Première Lecture (2Ch 24,17-25): Après la mort de Joad, les princes de Juda vinrent se prosterner devant le roi Joas, et alors le roi les écouta. Les gens abandonnèrent la maison du Seigneur, Dieu de leurs pères, pour servir les poteaux sacrés et les idoles. À cause de cette infidélité, la colère de Dieu s’abattit sur Juda et sur Jérusalem. Pour les ramener à lui, Dieu envoya chez eux des prophètes. Ceux-ci transmirent le message, mais personne ne les écouta. Dieu revêtit de son esprit Zacharie, le fils du prêtre Joad. Zacharie se présenta devant le peuple et lui dit : « Ainsi parle Dieu : Pourquoi transgressez-vous les commandements du Seigneur ? Cela fera votre malheur : puisque vous avez abandonné le Seigneur, le Seigneur vous abandonne. » Ils s’ameutèrent alors contre lui et, par commandement du roi, le lapidèrent sur le parvis de la maison du Seigneur.
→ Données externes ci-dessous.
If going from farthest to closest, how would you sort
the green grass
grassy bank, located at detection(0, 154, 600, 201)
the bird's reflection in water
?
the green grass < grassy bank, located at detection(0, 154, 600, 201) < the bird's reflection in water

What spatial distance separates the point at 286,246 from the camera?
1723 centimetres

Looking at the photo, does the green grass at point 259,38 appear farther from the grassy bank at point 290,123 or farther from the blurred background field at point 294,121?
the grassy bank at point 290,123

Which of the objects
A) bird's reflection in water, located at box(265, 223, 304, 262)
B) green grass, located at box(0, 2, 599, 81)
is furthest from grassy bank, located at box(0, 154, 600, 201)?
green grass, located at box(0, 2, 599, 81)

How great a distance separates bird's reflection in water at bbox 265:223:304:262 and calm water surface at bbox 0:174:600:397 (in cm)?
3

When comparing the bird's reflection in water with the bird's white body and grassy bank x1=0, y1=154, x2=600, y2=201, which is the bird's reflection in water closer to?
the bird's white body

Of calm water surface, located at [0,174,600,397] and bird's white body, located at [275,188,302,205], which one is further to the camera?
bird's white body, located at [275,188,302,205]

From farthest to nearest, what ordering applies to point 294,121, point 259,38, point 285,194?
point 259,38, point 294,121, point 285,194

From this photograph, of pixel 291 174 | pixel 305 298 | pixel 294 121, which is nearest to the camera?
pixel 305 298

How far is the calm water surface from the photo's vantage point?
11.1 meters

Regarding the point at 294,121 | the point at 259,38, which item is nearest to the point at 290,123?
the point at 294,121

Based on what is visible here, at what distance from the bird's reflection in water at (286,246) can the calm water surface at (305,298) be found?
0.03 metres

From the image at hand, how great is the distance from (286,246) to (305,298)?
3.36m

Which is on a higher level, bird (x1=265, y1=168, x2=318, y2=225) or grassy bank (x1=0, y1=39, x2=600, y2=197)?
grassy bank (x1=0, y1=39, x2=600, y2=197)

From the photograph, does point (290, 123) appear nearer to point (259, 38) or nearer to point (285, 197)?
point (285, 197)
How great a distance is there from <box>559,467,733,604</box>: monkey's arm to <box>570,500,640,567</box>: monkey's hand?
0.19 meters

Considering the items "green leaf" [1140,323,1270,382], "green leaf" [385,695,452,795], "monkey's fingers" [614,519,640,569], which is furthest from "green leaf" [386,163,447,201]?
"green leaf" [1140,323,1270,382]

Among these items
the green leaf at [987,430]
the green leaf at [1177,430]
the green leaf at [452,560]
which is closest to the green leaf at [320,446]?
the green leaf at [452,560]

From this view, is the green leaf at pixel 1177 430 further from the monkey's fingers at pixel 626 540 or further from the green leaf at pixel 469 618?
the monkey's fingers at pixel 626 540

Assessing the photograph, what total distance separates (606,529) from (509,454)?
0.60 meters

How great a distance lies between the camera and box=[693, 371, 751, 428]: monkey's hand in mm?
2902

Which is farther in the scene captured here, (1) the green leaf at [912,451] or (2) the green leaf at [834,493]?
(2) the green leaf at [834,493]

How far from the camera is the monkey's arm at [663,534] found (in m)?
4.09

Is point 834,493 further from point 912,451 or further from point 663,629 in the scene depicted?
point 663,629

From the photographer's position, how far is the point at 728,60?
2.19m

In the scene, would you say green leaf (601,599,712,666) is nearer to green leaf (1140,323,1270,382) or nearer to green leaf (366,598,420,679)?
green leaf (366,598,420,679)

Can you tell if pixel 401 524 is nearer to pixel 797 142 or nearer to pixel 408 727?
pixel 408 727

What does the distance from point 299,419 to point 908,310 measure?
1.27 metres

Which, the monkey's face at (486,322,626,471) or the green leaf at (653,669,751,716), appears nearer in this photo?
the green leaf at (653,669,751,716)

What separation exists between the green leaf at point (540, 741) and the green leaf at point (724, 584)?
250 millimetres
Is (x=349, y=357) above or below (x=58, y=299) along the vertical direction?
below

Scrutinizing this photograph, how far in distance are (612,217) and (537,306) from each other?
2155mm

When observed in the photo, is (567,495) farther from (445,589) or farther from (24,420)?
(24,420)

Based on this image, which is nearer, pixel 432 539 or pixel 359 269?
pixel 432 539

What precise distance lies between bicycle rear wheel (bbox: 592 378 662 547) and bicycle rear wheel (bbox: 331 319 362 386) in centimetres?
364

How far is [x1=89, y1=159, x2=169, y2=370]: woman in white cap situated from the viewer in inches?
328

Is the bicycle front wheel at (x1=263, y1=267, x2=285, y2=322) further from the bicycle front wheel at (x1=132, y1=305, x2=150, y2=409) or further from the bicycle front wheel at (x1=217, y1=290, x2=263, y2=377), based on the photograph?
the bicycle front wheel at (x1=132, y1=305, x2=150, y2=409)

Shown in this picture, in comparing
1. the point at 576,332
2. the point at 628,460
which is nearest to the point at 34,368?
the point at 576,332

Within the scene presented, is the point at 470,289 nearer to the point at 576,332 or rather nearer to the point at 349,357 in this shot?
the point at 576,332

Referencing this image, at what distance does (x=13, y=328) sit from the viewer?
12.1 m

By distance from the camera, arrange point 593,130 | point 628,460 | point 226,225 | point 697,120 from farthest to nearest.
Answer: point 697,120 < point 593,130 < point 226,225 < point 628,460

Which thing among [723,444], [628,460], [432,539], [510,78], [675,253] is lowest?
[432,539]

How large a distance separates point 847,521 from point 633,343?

Le roi Joas, en faisant mourir Zacharie, fils de Joad, oubliait la fidélité que Joad lui avait témoignée. Zacharie s’était écrié en mourant : « Que le Seigneur le voie, et qu’il fasse justice ! » Or, à la fin de l’année, l’armée d’Aram monta contre le roi Joas et arriva en Juda et à Jérusalem. Ses hommes massacrèrent tous les princes du peuple et envoyèrent tout le butin au roi de Damas. L’armée d’Aram ne comptait qu’un petit nombre d’hommes, et pourtant le Seigneur leur livra une armée très importante, parce que les gens de Juda avaient abandonné le Seigneur, Dieu de leurs pères ; et Joas reçut le châtiment qu’il méritait. Lorsque les Araméens partirent, le laissant dans de grandes souffrances, ses serviteurs complotèrent contre lui parce qu’il avait répandu le sang du fils du prêtre Joad, et ils le tuèrent sur son lit. Il mourut, et on l’ensevelit dans la Cité de David, mais non pas dans les tombeaux des rois.
Psaume Responsorial: 88
R/. Sans fin, je lui garderai mon amour.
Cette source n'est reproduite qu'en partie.